CD Review: ‘Rings – Il Decimo Anello’
CD REVIEW: Arturo Stàlteri, ‘Rings – Il Decimo Anello’, Materiali Sonori Records, 2003
By Chris Seeman:
To the English-speaking world, Italy remains very much the terra incognita for Tolkien-inspired music. Boasting a spectrum that embraces traditions as disparate as nationalist rock and avant garde jazz, Italia is home to no fewer than twenty-eight Tolkien-inspired artists. The most recent addition to this growing edifice is classically trained pianist Arturo Stàlteri, whose concept CD, ‘Rings – Il Decimo Anello’, has just hit the stores.

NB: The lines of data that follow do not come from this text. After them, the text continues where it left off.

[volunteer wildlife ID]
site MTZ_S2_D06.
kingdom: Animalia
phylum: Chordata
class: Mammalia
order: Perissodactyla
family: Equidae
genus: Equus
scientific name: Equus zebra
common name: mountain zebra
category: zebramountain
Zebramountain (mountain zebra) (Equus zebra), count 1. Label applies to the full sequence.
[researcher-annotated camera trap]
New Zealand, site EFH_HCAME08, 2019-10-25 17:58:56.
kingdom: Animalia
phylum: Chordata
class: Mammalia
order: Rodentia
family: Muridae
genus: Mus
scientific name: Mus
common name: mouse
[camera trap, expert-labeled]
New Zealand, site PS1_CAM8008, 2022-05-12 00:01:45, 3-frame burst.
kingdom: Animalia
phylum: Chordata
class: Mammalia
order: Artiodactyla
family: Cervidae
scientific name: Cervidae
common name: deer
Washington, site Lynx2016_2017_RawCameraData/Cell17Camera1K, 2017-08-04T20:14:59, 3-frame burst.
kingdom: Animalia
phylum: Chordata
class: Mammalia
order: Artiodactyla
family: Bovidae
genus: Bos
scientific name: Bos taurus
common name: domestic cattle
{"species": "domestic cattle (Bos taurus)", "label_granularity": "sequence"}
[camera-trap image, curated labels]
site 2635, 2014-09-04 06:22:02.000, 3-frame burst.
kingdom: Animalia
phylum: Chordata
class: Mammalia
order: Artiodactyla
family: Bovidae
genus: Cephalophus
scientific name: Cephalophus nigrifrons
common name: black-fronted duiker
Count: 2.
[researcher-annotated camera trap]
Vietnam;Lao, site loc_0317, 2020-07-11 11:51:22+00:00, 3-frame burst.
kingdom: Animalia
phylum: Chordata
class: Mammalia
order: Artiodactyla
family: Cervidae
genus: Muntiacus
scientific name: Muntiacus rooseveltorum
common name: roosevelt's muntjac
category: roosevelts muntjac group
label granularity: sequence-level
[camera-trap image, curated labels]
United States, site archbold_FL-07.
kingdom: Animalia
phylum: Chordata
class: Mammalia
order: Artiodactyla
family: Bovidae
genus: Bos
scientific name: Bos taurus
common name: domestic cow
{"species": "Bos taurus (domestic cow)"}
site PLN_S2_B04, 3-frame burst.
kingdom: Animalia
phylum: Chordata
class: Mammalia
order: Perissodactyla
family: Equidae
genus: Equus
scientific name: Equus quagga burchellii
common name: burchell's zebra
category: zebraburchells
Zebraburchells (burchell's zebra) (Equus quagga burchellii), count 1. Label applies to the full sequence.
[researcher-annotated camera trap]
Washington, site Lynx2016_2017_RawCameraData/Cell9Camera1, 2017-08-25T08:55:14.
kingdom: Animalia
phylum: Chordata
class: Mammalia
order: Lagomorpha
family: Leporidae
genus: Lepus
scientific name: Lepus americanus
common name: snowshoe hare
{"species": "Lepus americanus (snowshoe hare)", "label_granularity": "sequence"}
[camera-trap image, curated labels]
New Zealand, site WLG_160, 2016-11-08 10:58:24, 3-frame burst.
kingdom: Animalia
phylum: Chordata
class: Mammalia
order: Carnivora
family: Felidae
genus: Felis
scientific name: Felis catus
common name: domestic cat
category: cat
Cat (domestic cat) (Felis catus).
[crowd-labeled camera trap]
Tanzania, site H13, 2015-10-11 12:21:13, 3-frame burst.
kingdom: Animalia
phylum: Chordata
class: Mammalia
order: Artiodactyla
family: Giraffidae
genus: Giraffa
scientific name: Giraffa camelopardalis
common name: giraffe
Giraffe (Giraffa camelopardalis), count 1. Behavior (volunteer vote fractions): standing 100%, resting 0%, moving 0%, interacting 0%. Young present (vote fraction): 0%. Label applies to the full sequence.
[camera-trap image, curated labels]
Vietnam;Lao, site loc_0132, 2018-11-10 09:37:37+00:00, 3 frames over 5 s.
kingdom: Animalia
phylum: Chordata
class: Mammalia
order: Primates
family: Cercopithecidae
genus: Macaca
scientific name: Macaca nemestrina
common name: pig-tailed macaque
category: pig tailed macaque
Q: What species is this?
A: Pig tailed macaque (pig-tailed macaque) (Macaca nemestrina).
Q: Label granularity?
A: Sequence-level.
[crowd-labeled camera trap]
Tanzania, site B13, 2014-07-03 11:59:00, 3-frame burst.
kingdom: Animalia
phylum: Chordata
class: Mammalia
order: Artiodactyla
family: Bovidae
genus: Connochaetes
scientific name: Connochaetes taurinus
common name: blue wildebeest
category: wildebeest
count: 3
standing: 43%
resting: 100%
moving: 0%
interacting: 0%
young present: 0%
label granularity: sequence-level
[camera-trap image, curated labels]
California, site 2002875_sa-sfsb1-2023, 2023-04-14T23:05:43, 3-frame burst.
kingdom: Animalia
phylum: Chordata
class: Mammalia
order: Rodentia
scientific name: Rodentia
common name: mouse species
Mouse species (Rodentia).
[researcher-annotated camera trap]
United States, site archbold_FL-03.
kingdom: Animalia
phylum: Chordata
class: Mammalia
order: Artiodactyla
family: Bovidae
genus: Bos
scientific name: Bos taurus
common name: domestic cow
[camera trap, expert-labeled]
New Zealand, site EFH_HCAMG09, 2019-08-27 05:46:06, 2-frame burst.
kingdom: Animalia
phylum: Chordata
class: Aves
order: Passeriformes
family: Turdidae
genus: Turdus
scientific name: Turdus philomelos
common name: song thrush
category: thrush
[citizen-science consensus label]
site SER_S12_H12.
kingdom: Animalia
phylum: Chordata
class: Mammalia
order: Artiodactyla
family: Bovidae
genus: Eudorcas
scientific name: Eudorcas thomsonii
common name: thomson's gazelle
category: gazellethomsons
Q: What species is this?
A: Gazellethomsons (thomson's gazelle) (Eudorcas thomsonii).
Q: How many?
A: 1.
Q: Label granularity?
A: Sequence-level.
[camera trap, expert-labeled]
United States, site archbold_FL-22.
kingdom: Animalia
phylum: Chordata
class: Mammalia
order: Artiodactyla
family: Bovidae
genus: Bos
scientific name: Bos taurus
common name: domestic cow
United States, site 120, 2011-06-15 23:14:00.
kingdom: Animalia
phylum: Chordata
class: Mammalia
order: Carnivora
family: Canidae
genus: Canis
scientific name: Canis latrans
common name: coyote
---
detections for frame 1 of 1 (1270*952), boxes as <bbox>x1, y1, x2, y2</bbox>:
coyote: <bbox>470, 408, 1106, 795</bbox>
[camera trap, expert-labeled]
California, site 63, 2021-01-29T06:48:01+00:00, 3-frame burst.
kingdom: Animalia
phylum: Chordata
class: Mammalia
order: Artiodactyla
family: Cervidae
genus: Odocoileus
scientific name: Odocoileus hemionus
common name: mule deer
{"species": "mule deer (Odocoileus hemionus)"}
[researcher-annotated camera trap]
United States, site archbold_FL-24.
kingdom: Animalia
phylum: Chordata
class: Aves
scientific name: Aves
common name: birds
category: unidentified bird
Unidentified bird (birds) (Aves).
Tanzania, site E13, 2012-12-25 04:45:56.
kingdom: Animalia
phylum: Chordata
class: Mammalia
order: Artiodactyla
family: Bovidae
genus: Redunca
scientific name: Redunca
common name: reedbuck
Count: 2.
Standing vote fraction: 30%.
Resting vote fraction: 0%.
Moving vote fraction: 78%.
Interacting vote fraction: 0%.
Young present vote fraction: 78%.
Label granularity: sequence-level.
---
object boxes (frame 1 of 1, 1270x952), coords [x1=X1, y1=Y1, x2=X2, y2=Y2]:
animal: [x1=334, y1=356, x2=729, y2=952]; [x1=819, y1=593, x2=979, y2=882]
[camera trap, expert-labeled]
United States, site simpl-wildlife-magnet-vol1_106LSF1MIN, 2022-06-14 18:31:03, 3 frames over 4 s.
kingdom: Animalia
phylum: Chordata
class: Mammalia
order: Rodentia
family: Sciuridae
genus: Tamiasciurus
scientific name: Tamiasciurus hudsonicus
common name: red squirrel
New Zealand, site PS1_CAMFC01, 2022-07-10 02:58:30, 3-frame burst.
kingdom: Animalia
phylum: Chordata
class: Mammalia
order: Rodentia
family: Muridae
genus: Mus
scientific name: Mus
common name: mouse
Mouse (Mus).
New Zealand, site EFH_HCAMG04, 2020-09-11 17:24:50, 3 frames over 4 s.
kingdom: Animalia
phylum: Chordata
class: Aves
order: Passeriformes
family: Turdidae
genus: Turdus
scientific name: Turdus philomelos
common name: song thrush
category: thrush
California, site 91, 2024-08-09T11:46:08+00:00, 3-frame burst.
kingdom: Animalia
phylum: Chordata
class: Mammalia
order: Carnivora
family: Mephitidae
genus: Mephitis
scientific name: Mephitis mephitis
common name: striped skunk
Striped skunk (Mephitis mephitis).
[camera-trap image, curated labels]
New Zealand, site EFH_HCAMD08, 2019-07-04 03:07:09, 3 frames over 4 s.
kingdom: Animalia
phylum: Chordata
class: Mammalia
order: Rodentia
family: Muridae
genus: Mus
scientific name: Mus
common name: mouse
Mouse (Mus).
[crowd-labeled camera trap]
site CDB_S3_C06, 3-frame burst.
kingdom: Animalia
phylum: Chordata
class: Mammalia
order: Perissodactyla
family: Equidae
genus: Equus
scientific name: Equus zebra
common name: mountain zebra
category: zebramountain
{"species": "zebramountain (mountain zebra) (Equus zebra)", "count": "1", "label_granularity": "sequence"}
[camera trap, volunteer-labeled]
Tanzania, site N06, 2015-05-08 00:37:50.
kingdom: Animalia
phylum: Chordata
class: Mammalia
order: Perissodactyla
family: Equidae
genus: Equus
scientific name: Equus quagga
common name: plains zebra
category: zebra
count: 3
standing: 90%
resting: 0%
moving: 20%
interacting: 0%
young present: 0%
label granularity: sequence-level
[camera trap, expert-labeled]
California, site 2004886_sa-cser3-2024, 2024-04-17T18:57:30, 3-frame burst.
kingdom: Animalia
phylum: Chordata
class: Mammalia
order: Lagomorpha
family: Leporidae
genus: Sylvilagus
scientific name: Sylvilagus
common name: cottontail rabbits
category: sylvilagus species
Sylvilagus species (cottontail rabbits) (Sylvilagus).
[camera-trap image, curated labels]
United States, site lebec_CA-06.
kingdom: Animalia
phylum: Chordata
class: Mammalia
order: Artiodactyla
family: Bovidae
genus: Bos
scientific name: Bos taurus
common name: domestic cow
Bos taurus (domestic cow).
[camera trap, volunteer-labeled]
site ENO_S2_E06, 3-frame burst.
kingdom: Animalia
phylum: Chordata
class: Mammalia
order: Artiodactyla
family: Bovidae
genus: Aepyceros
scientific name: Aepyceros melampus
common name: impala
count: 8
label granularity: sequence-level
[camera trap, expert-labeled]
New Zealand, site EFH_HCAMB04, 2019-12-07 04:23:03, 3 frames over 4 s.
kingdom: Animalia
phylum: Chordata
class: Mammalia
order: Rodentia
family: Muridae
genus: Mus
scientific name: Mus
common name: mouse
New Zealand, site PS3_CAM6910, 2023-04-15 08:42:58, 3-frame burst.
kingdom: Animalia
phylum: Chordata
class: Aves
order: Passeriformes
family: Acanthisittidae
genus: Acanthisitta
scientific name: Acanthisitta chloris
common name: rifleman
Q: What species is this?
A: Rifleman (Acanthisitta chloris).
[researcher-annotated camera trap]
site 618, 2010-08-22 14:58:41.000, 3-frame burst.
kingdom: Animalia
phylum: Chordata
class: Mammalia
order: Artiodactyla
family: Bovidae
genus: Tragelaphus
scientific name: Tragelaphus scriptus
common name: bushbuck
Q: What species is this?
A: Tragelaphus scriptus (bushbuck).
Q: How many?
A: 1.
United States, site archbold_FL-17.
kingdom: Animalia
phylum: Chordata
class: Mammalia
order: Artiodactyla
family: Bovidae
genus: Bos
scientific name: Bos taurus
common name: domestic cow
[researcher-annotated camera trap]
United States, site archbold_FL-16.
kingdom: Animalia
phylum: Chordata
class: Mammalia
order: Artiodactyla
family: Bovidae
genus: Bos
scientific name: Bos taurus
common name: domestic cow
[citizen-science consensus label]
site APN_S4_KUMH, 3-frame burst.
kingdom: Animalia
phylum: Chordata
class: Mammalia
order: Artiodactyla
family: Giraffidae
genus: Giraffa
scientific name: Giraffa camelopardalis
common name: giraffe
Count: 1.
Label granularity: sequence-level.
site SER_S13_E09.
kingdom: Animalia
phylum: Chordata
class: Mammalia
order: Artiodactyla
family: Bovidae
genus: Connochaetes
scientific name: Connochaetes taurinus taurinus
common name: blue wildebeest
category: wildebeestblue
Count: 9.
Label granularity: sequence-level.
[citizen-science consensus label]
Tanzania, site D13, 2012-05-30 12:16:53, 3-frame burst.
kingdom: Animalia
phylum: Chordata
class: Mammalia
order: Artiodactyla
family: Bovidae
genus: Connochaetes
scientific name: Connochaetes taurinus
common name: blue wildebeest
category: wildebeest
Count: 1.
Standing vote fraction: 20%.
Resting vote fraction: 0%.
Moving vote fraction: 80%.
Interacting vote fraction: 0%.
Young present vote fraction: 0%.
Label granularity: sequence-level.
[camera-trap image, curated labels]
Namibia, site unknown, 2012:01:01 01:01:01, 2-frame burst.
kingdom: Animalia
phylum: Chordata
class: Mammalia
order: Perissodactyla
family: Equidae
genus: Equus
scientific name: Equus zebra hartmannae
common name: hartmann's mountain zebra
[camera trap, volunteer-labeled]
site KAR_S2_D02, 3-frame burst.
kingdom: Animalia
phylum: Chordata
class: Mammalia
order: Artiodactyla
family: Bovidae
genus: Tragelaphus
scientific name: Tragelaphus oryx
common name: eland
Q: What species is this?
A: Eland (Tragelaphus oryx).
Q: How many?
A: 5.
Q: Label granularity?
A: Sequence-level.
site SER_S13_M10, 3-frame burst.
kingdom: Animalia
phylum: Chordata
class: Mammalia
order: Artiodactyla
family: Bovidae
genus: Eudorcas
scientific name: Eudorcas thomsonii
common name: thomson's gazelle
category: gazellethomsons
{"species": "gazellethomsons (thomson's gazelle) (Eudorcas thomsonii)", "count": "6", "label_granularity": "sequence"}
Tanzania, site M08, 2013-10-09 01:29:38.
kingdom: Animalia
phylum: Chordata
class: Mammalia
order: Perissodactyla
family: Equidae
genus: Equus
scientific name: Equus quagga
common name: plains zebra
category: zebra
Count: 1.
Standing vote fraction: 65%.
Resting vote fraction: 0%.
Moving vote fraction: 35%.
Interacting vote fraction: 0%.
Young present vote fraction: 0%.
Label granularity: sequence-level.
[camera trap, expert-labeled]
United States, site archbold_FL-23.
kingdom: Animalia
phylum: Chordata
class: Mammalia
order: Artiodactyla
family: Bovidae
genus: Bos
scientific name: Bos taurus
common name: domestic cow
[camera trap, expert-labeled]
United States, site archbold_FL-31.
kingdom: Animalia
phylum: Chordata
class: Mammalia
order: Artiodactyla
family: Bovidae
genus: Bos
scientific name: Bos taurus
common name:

“Unfortunately, the nine rings given to men by the Dark Lord in the past devastated their souls,” remarks Stàlteri, explaining the title’s subtext, “it is my hope that the new peoples in the future can forge a tenth that will perpetually renew love and respect amongst all the creatures of this living earth.” ‘Il Decimo Anello’ delivers on this promise with an array of fifteen (principally instrumental) meditations upon LotR.
A true musician resists the temptation of reducing his art to a mere vehicle of personal promotion. Stàlteri shows his quality in this regard by sharing the spotlight – indeed, yielding it in many cases – to a fellowship of virtuosos who coalesce into a richly textured ensemble. Stàlteri’s piano establishes the rhythmic foundation for a variety of strings and woodwinds (some of medieval or renaissance origin) to create a warm, robust sound that is both unfamiliar and attractive.
With the exception of two lyrical pieces sung (in English and Italian) by Jenny Sorrenti, ‘Rings’ presents itself as something akin to a gallery of impressionist painting, focusing upon broad contours rather than a precise narrative. Stàlteri accents this original collection with a striking new rendition of Bo Hansson’s “The Old Forest,” a track from the latter’s pioneering 1970 concept album, ‘Sagan om ringen’.
This ‘hommàge’ suggests a not unfitting comparison between the two works. Both are unique in their instrumentation, arrangement and underlying spirit. The first has become a milestone in the history of Tolkien-inspired music; the second deserves no less.